São Paulo. O filme argentino “Paulina” é baseado numa incômoda e original produção de 1960, na qual a hoje veterana Mirtha Legrand encarnava uma jovem professora da elite portenha que, contra a vontade do pai, resolve dar aulas num subúrbio de Buenos Aires. Ali, é estuprada pelos próprios alunos e tem uma reação surpreendente: resolve enfrentar a família, o noivo e a Igreja, desculpando os criminosos e mantendo a gravidez que resulta do ato.
Na época, a produção de tom televisivo tinha por objetivo criticar o conservadorismo dos costumes e o lugar restrito ao qual as mulheres estavam limitadas na sociedade. Nas mãos agora do cineasta Santiago Mitre, o filme vira um suspense sociológico em que esses temas seguem presentes, só que de forma atualizada.
A produção, porém, está longe de fechar-se em um panfleto de foco limitado. O diretor de “O Estudante” (2011) joga luz também em outras características. Uma delas é o enigmático universo psicológico que faz com que Paulina (Dolores Fonzi) reaja dessa maneira. Como no filme original, ela também desculpa seus agressores e sai em busca de alguma justificativa cultural para entender a monstruosidade que sofreu.
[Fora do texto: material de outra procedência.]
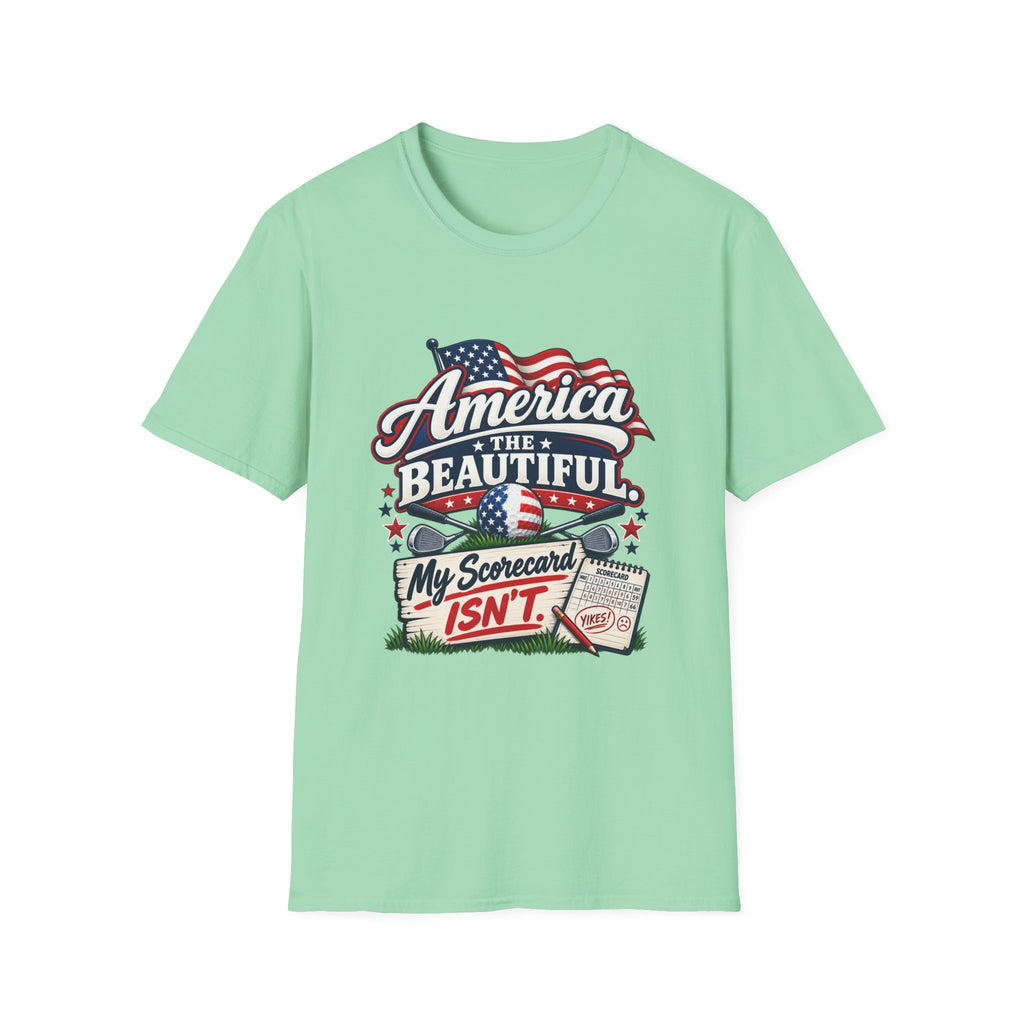 America the Beautiful T-Shirt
A outra proposta do diretor é discutir o que ocorre numa determinada zona fronteiriça na América do Sul.
Se o filme original se passava em Buenos Aires, este se traslada ao norte do país, a província de Misiones, que tem limites com o Brasil e o Paraguai. Aí, a produção revela um espaço multicultural, mas aonde o Estado não chega. Trata-se de uma terra-sem-lei, onde as instituições ditas civilizadas não têm força para instalar-se e a autoridade ainda se impõe de acordo com uma lógica ancestral e, portanto, machista.
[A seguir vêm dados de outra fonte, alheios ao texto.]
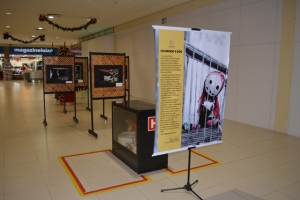 Exposição Fotográfica Colorindo a Dor chega ao Mirante da 13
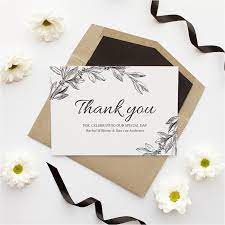 Maybe you are not familiar with some guests but they sent your gifts and blessings. 5 Tips For Writing Your Wedding Thank You Cards Modern Wedding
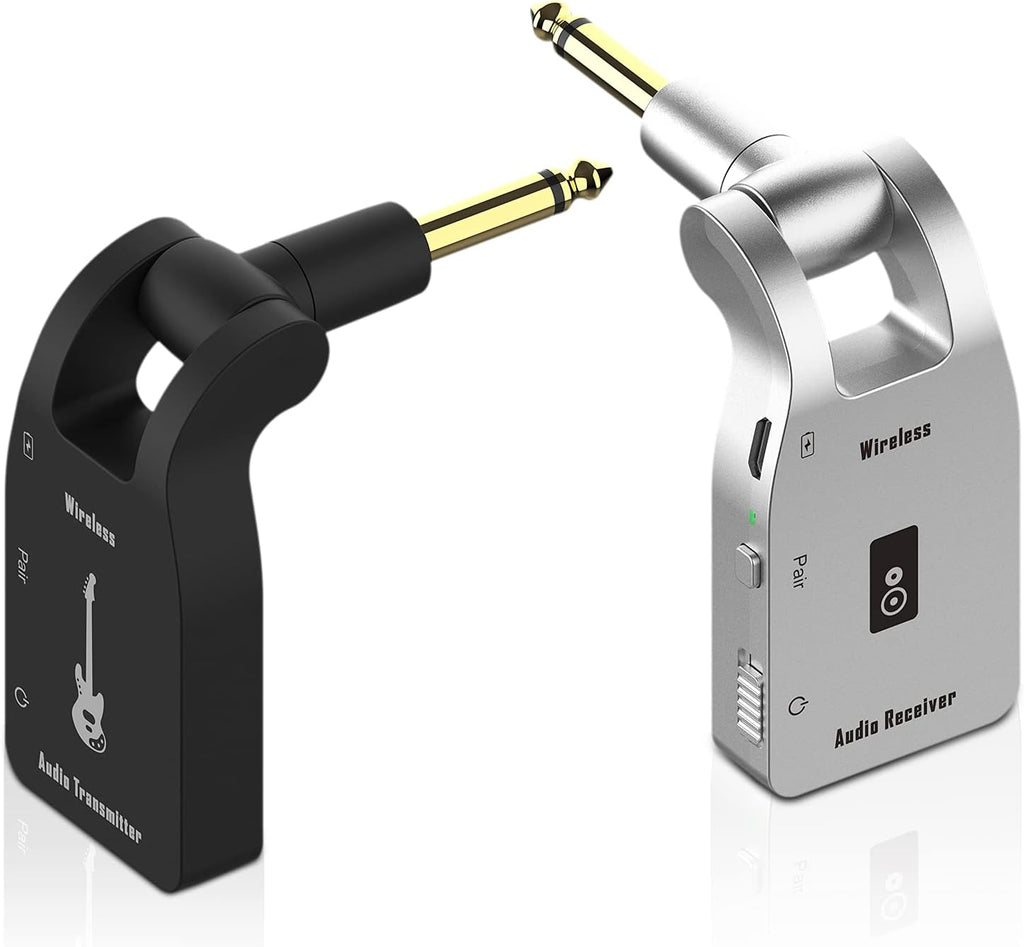 2.4GHz Wireless XLR Transmitter and Receiver for Dynamic Microphone, Pack of 2 I325042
Paulina parece transitar atordoada por não entender as regras dali e a mescla de idiomas que escuta. Enquanto o espanhol oficial é falado na superfície do cotidiano, é em guarani que se fazem as piadas, que se verbalizam o assédio e a burla, e com o qual os adolescentes mestiços atacam, de forma velada e raivosa, a branca forasteira.
Paulina então percebe que o único sentido de pertencimento que eles têm não é a um país ou território, mas a um grupo e sua lógica: a da patota (nome original do filme). A partir daí, sob pressão do pai e do namorado, que querem dar um jeito na situação, castigando os estupradores, Paulina se questiona como é possível aplicar a justiça civilizada num território como aquele.
Prefere acreditar que a educação oferece uma saída mais eficiente, embora se convença de que isso não é possível a curto prazo. Contra toda a suposta lógica de uma mulher branca, de elite portenha e com recursos, ela não tenta fugir do problema e não corre para uma clínica de aborto em Buenos Aires, mas, sim, prefere mergulhar no problema.
O filme pode irritar o feminismo engajado ao tentar oferecer algum tipo de justificativa e de contexto ao crime perpetrado contra Paulina. Por outro lado, oferece um espaço de reflexão sobre esses territórios esquecidos e afastados dos grandes centros do continente, onde o Estado falha e a falta de educação perpetua brutalidades.
Outras estreias
As estreias da semana ainda incluem “Como Eu Era Antes de Você”, baseado no livro de Jojo Moyes; “Elvis & Nixon”, sobre o encontro entre o rei do rock e o presidente americano; o brasileiro “Mundo Deserto de Almas Negras”; nova versão de “As Tartarugas Ninjas – Fora das Sombras” e “Tini – Depois de Violetta”, baseado na série da Disney Channel.